Conversely, by limiting our analysis to only those patients with concordant p16 and HPV testing data, we can feel very confident that however limited the data, it is in fact reflective of the underlying tumor biology and not simply a testing artifact. The data generated here conform to what we have come to expect from OPSCC defined by conventional risk factor exposure (i.e. tobacco exposure), namely decreased treatment response and a high rate of loco-regional failure. We previously showed that > 90% of recurrence/progression occurs loco-regionally in a patient cohort with significant tobacco exposure [
8]. The fact that tobacco exposure is a distinct competing risk for loco-regional failure not only suggests an impact on treatment effectiveness, but is particularly concerning when considering current efforts to de-escalate treatment for HPV+ OPSCC patients.

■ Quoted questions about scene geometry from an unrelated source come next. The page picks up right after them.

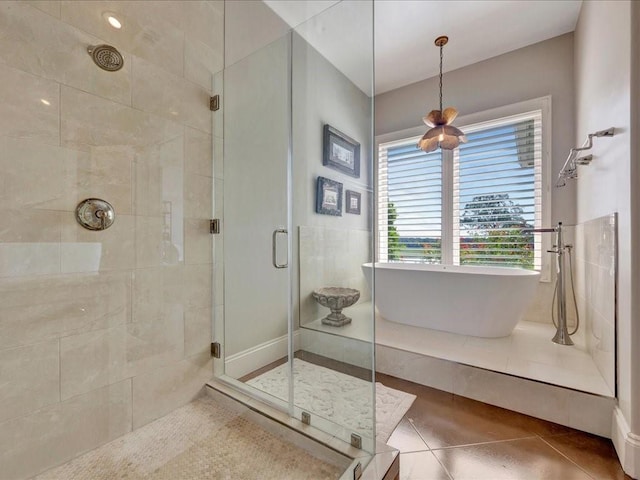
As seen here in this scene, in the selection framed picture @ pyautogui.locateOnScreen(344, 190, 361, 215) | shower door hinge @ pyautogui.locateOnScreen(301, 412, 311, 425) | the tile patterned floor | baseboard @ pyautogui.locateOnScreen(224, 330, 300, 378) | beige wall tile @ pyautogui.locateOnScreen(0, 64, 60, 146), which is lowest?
the tile patterned floor

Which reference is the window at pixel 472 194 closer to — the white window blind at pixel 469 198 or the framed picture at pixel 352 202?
the white window blind at pixel 469 198

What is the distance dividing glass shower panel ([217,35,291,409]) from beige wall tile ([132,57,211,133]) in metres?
0.16

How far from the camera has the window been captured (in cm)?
283

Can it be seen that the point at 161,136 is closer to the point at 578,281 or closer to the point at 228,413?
the point at 228,413

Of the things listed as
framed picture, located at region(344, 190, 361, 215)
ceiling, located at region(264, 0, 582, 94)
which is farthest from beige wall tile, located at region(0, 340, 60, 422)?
ceiling, located at region(264, 0, 582, 94)

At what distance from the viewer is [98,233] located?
54.4 inches

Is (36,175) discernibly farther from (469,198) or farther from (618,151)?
(469,198)

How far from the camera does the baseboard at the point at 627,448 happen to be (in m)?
1.26

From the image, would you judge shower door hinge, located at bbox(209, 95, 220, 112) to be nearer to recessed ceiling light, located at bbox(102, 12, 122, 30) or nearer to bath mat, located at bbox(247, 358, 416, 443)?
recessed ceiling light, located at bbox(102, 12, 122, 30)

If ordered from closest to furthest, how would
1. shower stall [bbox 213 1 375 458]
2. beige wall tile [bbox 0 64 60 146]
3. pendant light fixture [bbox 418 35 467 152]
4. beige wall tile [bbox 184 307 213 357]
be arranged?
beige wall tile [bbox 0 64 60 146]
beige wall tile [bbox 184 307 213 357]
shower stall [bbox 213 1 375 458]
pendant light fixture [bbox 418 35 467 152]

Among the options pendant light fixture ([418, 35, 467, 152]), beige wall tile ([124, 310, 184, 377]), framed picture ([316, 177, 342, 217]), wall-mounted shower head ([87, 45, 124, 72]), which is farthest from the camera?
pendant light fixture ([418, 35, 467, 152])

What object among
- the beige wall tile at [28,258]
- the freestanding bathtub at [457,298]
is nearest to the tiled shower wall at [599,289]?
the freestanding bathtub at [457,298]

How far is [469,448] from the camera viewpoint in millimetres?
1433

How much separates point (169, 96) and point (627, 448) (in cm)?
277
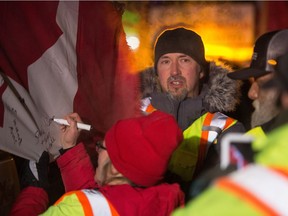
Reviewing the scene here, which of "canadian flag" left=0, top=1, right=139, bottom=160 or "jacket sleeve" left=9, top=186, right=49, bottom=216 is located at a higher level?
"canadian flag" left=0, top=1, right=139, bottom=160

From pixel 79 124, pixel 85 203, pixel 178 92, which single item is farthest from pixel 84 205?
pixel 178 92

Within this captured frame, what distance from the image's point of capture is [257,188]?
802 millimetres

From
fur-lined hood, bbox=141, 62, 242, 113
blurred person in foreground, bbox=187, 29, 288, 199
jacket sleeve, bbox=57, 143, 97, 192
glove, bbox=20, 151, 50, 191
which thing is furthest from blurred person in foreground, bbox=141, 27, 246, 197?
glove, bbox=20, 151, 50, 191

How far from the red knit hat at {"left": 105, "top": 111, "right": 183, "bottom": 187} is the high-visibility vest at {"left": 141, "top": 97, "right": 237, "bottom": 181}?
2.17ft

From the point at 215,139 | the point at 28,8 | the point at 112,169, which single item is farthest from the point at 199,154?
the point at 28,8

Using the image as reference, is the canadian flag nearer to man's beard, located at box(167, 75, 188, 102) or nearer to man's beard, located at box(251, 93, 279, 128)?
man's beard, located at box(167, 75, 188, 102)

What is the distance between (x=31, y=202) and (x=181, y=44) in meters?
1.30

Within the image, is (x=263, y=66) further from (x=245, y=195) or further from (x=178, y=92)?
(x=245, y=195)

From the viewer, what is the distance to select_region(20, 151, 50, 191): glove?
88.9 inches

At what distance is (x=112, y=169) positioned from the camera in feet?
6.06

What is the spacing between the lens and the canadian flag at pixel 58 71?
2408mm

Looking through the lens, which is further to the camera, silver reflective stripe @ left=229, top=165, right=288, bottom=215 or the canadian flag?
the canadian flag

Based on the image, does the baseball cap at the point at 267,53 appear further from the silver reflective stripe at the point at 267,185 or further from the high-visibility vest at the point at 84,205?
the silver reflective stripe at the point at 267,185

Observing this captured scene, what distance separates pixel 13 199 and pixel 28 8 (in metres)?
1.04
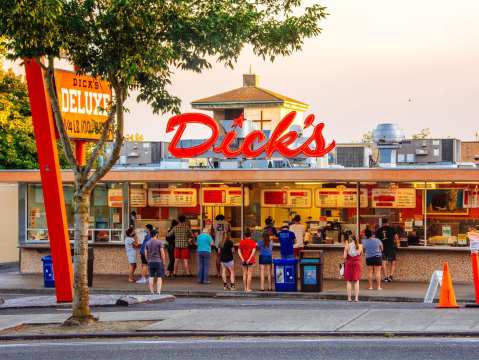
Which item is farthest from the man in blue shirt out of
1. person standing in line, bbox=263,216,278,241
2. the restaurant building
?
the restaurant building

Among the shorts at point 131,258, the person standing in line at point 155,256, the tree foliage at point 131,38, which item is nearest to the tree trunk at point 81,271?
the tree foliage at point 131,38

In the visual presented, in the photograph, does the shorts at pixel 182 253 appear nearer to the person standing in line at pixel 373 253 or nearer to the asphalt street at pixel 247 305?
the person standing in line at pixel 373 253

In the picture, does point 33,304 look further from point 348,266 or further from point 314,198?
point 314,198

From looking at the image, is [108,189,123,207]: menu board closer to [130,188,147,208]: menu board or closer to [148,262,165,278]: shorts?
[130,188,147,208]: menu board

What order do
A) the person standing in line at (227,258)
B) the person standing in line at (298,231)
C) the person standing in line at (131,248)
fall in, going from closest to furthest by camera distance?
the person standing in line at (227,258) → the person standing in line at (298,231) → the person standing in line at (131,248)

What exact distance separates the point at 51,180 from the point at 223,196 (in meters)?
9.86

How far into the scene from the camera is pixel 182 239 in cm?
3250

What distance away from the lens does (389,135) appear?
1455 inches

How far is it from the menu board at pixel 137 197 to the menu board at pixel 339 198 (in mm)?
5715

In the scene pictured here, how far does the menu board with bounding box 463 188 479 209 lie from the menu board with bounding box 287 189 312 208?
478cm

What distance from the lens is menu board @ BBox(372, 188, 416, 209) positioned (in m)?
31.5

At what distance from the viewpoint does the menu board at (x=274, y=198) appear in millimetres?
32969

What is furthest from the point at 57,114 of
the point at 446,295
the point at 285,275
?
the point at 285,275

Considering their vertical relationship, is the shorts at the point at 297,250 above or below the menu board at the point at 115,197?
below
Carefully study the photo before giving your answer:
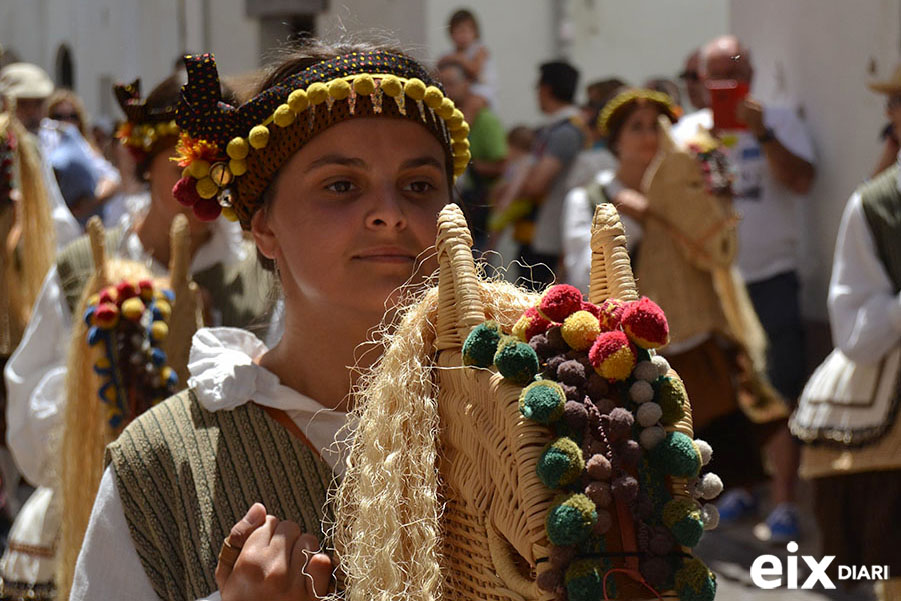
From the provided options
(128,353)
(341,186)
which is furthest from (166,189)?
(341,186)

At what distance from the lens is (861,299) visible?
4.39m

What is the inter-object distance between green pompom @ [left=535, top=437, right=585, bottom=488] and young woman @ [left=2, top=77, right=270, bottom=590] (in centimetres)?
219

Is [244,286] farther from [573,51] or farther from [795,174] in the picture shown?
[573,51]

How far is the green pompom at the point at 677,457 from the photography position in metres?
1.36

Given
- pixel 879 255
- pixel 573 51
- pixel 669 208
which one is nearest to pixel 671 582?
pixel 879 255

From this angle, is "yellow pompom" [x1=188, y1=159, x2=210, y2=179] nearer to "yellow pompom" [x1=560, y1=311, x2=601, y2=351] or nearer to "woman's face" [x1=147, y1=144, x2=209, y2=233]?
"yellow pompom" [x1=560, y1=311, x2=601, y2=351]

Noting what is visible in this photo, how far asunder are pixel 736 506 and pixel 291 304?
16.2 ft

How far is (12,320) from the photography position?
538 centimetres

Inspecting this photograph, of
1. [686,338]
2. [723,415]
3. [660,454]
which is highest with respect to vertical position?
[660,454]

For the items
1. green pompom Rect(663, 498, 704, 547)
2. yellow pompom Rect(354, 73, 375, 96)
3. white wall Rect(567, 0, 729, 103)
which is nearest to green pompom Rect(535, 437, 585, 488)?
green pompom Rect(663, 498, 704, 547)

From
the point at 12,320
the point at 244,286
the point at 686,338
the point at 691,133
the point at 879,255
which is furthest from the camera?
the point at 691,133

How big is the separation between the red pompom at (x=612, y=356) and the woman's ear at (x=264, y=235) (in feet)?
3.06

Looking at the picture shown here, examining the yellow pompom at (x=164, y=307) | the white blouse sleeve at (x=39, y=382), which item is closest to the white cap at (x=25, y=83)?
the white blouse sleeve at (x=39, y=382)

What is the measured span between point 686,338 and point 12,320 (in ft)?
9.56
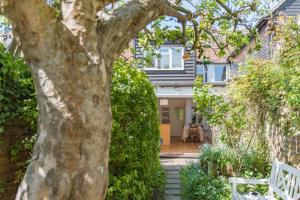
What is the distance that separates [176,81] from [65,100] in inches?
620

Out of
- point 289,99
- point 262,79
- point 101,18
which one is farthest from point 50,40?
point 262,79

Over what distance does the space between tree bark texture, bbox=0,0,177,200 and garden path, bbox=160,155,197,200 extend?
5.74 m

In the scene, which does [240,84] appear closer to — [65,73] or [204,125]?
[65,73]

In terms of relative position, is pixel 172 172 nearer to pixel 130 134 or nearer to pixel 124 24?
pixel 130 134

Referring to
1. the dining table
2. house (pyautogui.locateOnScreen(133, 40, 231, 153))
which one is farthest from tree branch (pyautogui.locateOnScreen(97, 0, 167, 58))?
the dining table

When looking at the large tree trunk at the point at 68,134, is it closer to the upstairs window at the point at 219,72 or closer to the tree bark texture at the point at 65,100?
the tree bark texture at the point at 65,100

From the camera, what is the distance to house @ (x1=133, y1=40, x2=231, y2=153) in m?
16.4

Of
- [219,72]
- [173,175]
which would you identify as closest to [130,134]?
[173,175]

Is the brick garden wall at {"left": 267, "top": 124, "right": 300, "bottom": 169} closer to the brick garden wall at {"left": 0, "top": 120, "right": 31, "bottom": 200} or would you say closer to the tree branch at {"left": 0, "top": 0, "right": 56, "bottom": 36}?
the brick garden wall at {"left": 0, "top": 120, "right": 31, "bottom": 200}

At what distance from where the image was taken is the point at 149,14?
279 centimetres

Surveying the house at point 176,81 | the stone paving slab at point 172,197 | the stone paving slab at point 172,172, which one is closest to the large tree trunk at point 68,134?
the stone paving slab at point 172,197

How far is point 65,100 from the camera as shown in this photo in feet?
7.18

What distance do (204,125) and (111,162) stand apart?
54.7ft

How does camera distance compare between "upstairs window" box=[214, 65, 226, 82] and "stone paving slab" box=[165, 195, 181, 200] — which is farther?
"upstairs window" box=[214, 65, 226, 82]
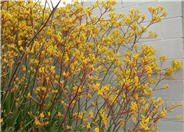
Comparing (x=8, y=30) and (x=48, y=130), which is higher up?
(x=8, y=30)

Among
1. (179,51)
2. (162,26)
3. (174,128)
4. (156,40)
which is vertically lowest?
(174,128)

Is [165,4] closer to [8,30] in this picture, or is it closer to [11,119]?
[8,30]

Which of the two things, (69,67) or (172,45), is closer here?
(69,67)

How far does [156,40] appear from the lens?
1750mm

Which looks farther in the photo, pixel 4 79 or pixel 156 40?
pixel 156 40

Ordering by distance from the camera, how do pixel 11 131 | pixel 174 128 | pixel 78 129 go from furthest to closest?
pixel 174 128, pixel 78 129, pixel 11 131

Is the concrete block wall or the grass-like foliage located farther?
the concrete block wall

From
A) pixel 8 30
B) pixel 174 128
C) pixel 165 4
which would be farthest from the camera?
pixel 165 4

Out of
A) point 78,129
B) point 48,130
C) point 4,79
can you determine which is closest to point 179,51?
point 78,129

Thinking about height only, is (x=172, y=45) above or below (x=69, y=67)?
above

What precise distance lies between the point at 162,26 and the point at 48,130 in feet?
3.93

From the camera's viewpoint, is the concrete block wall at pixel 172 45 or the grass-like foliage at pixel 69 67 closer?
the grass-like foliage at pixel 69 67

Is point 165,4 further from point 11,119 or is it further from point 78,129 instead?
point 11,119

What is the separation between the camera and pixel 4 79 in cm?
128
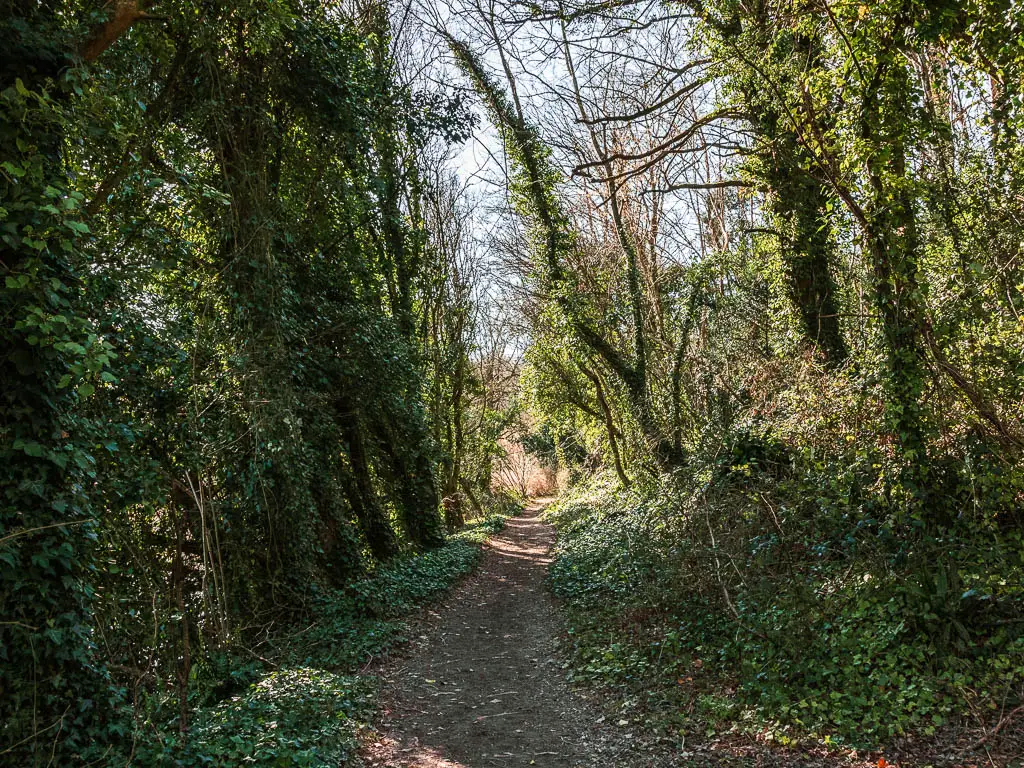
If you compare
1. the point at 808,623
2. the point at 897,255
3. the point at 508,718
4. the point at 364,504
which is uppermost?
the point at 897,255

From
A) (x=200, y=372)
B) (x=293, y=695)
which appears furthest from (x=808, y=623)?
(x=200, y=372)

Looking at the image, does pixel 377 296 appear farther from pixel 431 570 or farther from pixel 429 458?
pixel 431 570

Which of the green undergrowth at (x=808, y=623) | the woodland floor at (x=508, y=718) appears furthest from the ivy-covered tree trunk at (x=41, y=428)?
the green undergrowth at (x=808, y=623)

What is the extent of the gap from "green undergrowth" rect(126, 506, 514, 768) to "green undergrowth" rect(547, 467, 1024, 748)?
2.84 meters

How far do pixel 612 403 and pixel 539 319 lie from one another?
3.91 m

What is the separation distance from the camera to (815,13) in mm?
6879

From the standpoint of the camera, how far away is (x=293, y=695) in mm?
5875

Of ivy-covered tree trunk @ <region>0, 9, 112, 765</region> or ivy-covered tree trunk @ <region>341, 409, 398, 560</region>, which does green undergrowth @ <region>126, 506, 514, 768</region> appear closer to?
ivy-covered tree trunk @ <region>0, 9, 112, 765</region>

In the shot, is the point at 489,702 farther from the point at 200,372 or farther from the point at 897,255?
the point at 897,255

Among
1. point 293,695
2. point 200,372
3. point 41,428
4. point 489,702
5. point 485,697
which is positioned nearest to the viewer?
point 41,428

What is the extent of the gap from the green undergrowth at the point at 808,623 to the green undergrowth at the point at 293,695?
2837mm

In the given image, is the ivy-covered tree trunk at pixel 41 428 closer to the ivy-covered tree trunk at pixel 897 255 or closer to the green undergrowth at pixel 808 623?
the green undergrowth at pixel 808 623

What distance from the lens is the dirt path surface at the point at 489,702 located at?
5551mm

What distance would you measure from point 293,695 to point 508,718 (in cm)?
223
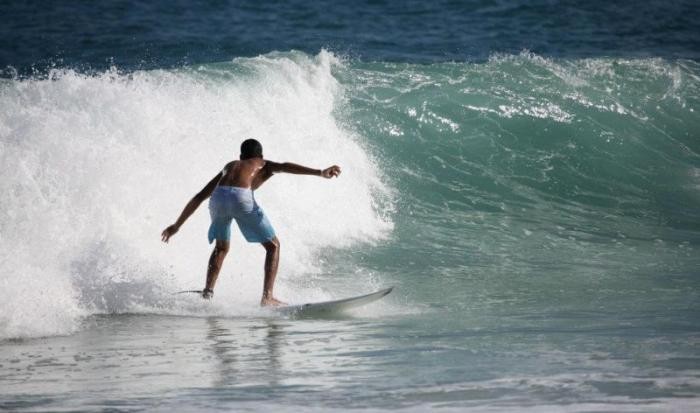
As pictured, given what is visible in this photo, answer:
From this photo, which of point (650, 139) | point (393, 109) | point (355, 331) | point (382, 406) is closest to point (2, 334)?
point (355, 331)

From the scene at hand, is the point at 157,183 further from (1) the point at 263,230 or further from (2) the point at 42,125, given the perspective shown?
(1) the point at 263,230

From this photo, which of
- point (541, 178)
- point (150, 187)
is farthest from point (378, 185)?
point (150, 187)

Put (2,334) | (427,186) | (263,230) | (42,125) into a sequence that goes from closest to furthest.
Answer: (2,334) → (263,230) → (42,125) → (427,186)

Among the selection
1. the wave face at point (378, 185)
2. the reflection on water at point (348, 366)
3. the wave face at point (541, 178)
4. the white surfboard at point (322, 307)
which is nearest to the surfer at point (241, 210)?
the white surfboard at point (322, 307)

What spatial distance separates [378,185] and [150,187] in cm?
400

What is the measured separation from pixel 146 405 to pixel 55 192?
5087 mm

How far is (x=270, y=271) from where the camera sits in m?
9.01

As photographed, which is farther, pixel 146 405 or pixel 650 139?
pixel 650 139

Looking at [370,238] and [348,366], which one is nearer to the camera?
[348,366]

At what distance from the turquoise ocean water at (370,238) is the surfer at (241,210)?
34 cm

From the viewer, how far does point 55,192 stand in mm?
10469

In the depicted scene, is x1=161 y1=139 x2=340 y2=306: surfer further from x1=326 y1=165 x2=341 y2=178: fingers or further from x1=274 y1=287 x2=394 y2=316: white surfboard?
x1=326 y1=165 x2=341 y2=178: fingers

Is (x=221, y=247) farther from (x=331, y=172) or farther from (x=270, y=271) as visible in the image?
(x=331, y=172)

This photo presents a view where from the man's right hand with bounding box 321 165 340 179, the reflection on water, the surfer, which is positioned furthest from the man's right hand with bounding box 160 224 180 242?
the man's right hand with bounding box 321 165 340 179
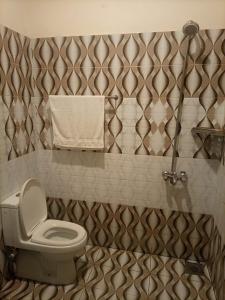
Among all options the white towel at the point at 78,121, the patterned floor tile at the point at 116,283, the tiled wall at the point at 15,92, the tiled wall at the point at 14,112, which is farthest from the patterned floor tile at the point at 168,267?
the tiled wall at the point at 15,92

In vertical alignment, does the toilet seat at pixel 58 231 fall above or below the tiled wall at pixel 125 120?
below

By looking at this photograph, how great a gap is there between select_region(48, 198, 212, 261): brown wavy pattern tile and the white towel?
1.98ft

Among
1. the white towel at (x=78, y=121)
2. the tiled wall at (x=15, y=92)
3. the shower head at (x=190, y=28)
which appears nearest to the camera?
the shower head at (x=190, y=28)

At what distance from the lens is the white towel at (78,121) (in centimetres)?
192

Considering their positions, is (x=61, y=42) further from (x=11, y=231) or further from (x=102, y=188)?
(x=11, y=231)

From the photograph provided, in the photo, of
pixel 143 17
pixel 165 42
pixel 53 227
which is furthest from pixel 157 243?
pixel 143 17

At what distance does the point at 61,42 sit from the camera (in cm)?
193

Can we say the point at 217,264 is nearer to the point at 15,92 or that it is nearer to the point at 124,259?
the point at 124,259

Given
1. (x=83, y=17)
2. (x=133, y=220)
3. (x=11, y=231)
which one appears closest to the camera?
(x=11, y=231)

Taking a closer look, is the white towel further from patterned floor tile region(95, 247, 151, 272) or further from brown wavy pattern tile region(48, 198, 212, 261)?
patterned floor tile region(95, 247, 151, 272)

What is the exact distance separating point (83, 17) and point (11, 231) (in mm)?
1796

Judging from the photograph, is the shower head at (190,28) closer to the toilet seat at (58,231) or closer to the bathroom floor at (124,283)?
the toilet seat at (58,231)

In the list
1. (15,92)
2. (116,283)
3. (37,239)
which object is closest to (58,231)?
(37,239)

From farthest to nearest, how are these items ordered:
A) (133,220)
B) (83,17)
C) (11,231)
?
(133,220) → (83,17) → (11,231)
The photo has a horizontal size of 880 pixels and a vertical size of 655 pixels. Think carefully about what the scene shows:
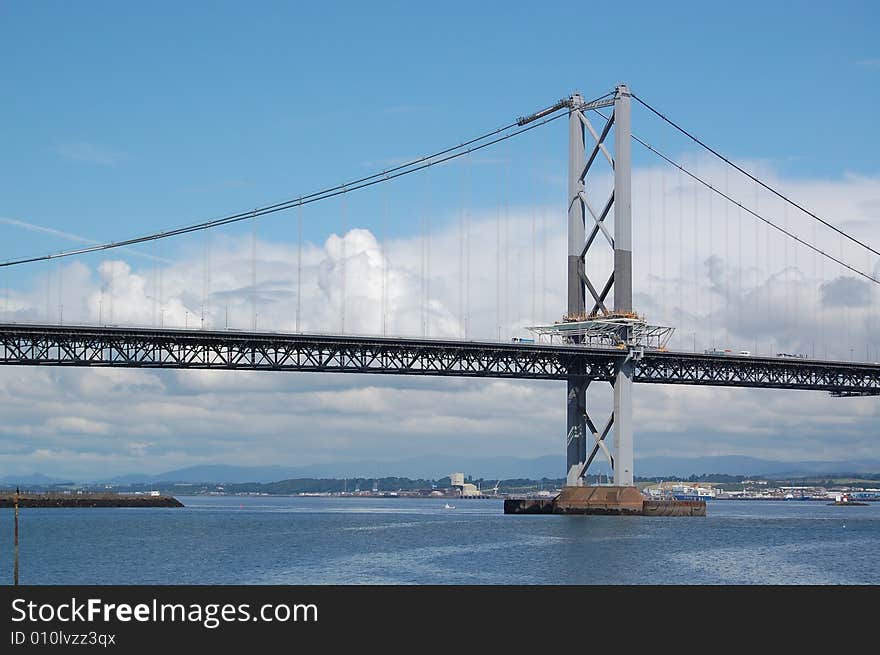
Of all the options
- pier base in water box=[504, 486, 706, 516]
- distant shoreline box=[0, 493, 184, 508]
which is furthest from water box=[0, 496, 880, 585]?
distant shoreline box=[0, 493, 184, 508]

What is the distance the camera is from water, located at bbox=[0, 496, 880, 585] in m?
49.8

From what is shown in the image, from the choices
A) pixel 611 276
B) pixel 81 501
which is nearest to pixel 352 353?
pixel 611 276

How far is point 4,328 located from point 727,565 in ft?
161

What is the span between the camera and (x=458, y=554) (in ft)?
198

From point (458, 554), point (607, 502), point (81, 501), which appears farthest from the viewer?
point (81, 501)

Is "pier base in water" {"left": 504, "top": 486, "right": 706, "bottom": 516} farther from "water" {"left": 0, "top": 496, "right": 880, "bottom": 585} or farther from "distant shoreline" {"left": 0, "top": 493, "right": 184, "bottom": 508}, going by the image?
"distant shoreline" {"left": 0, "top": 493, "right": 184, "bottom": 508}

Based on this dataset, we strongly recommend development of a multi-institutional cooperative group focused on characterizing and quantifying the relative impact of tobacco exposure on HPV + OPSCC clinical outcomes. Until such time that definitive national datasets can be generated, we recommend strong consideration of tobacco exposure in the context of ongoing institutional and cooperative group trials aimed at de-escalation regimens for HPV+ OPSCC along the same lines as the phase II/III PATHOS and the recently completed NRG HN002 randomized controlled trials [
47,
48]. Furthermore, we recommend a dedicated multi-institutional effort aimed at validating the current dataset and developing additional guidance for consideration of tobacco exposure in the context of the AJCC 8th Edition Staging Manual.